## Assigned task:
Reproduce the entries in full and exactly. Pictures stay out.
━━━━━━━━
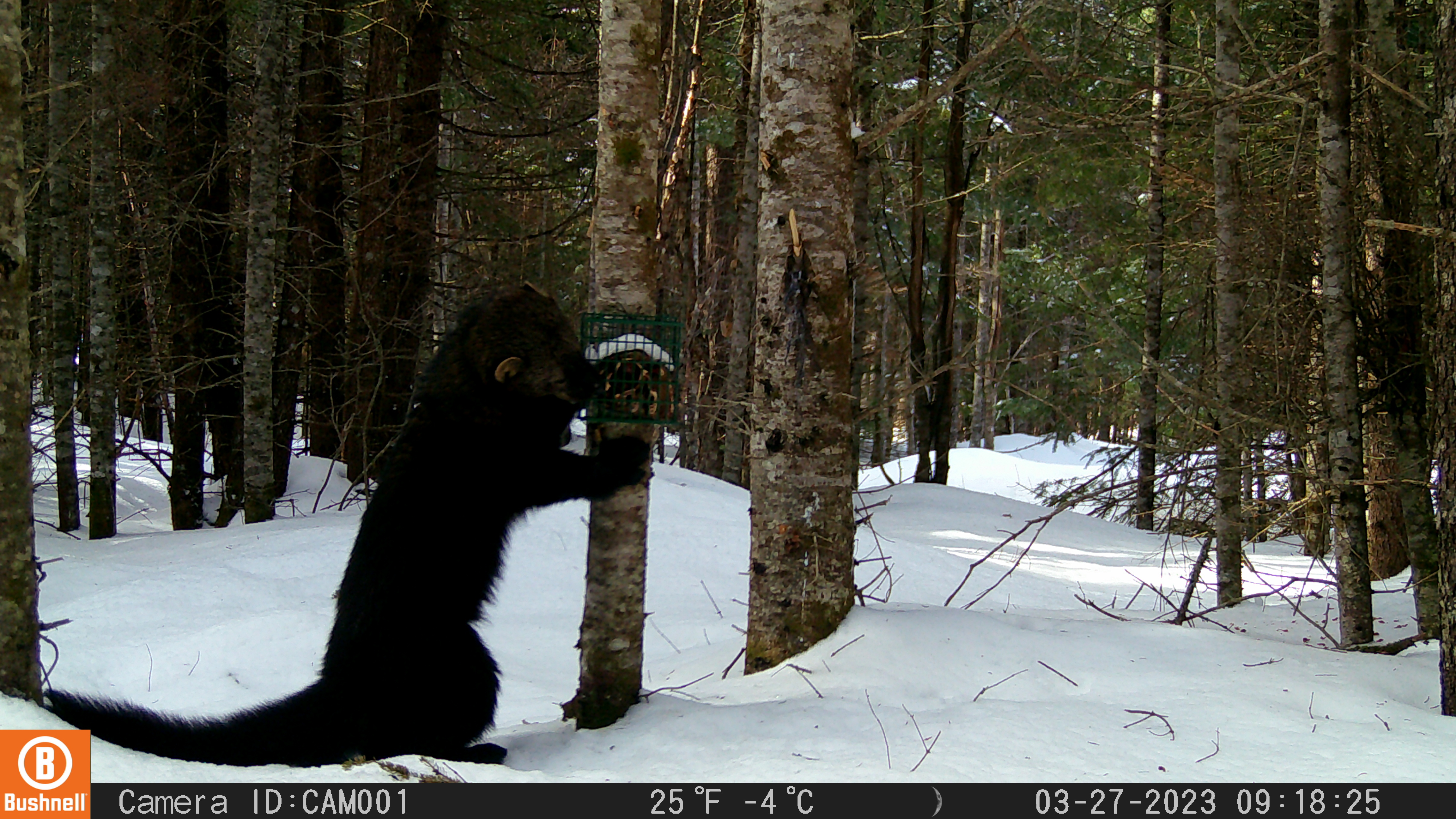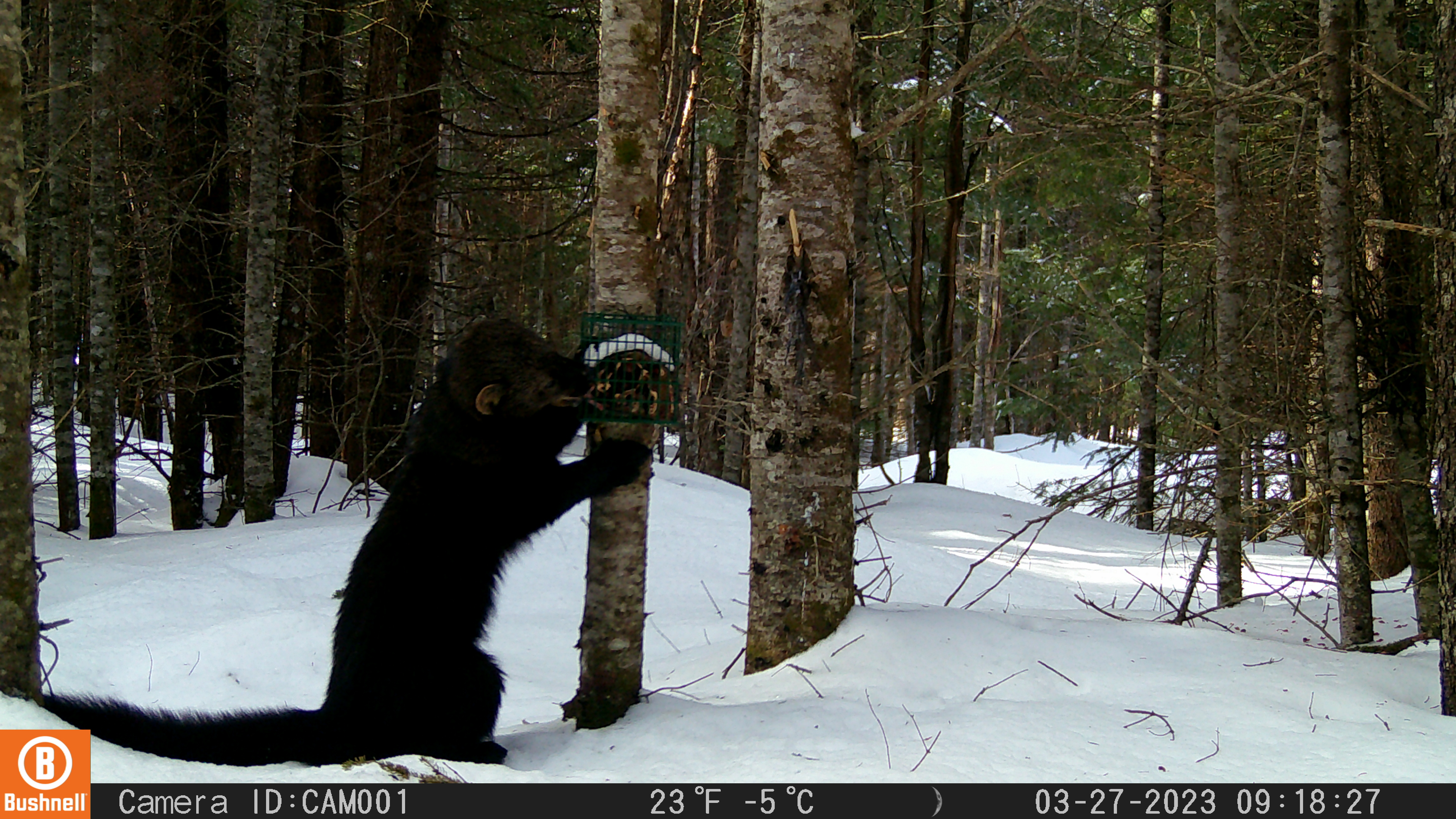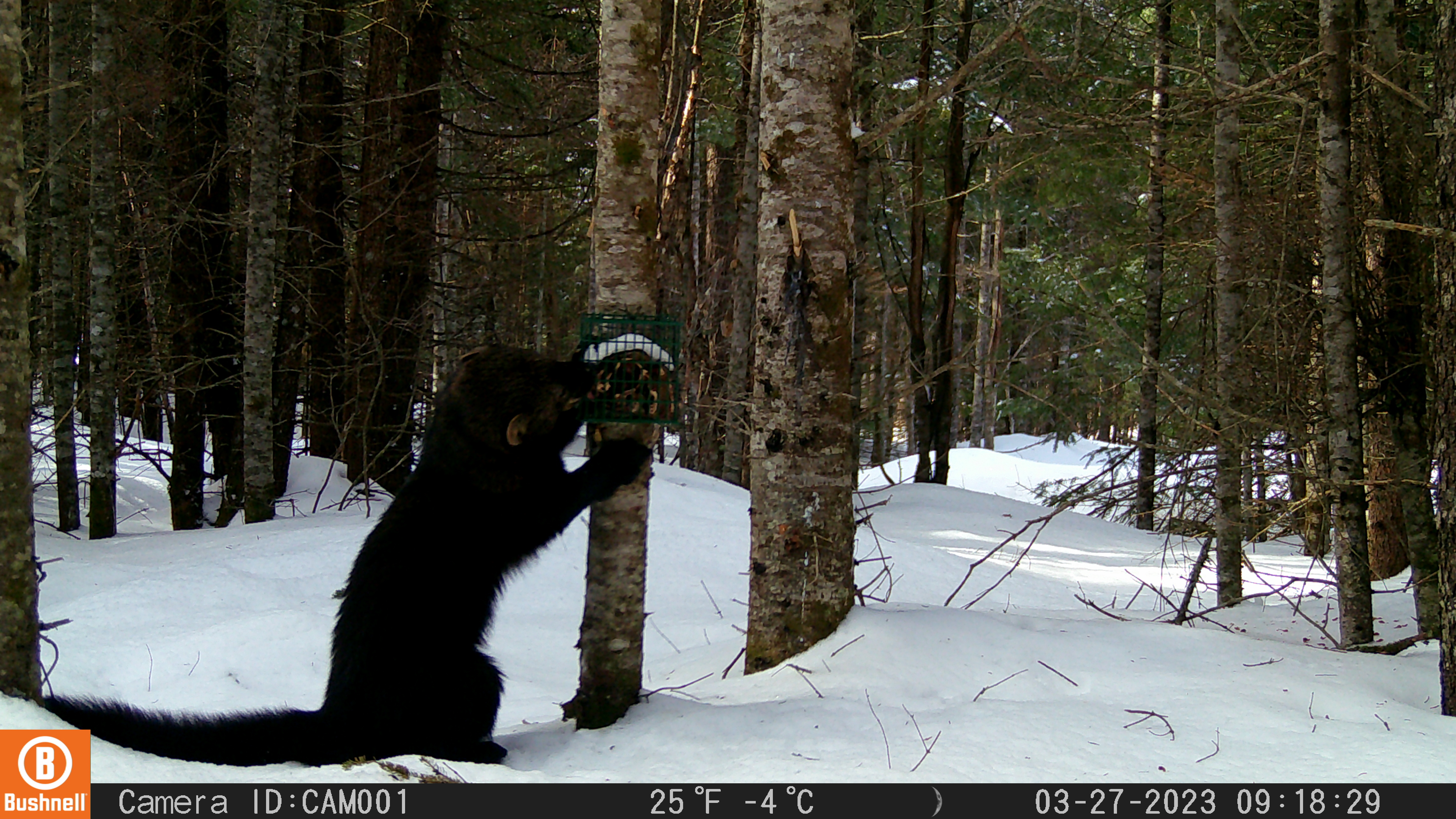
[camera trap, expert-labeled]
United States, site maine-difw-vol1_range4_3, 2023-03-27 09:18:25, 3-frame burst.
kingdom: Animalia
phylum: Chordata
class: Mammalia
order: Carnivora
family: Mustelidae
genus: Pekania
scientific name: Pekania pennanti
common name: fisher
━━━━━━━━
## Response box:
[camera trap, expert-labeled]
United States, site maine-difw-vol1_range4_3, 2023-03-27 09:18:25, 3-frame burst.
kingdom: Animalia
phylum: Chordata
class: Mammalia
order: Carnivora
family: Mustelidae
genus: Pekania
scientific name: Pekania pennanti
common name: fisher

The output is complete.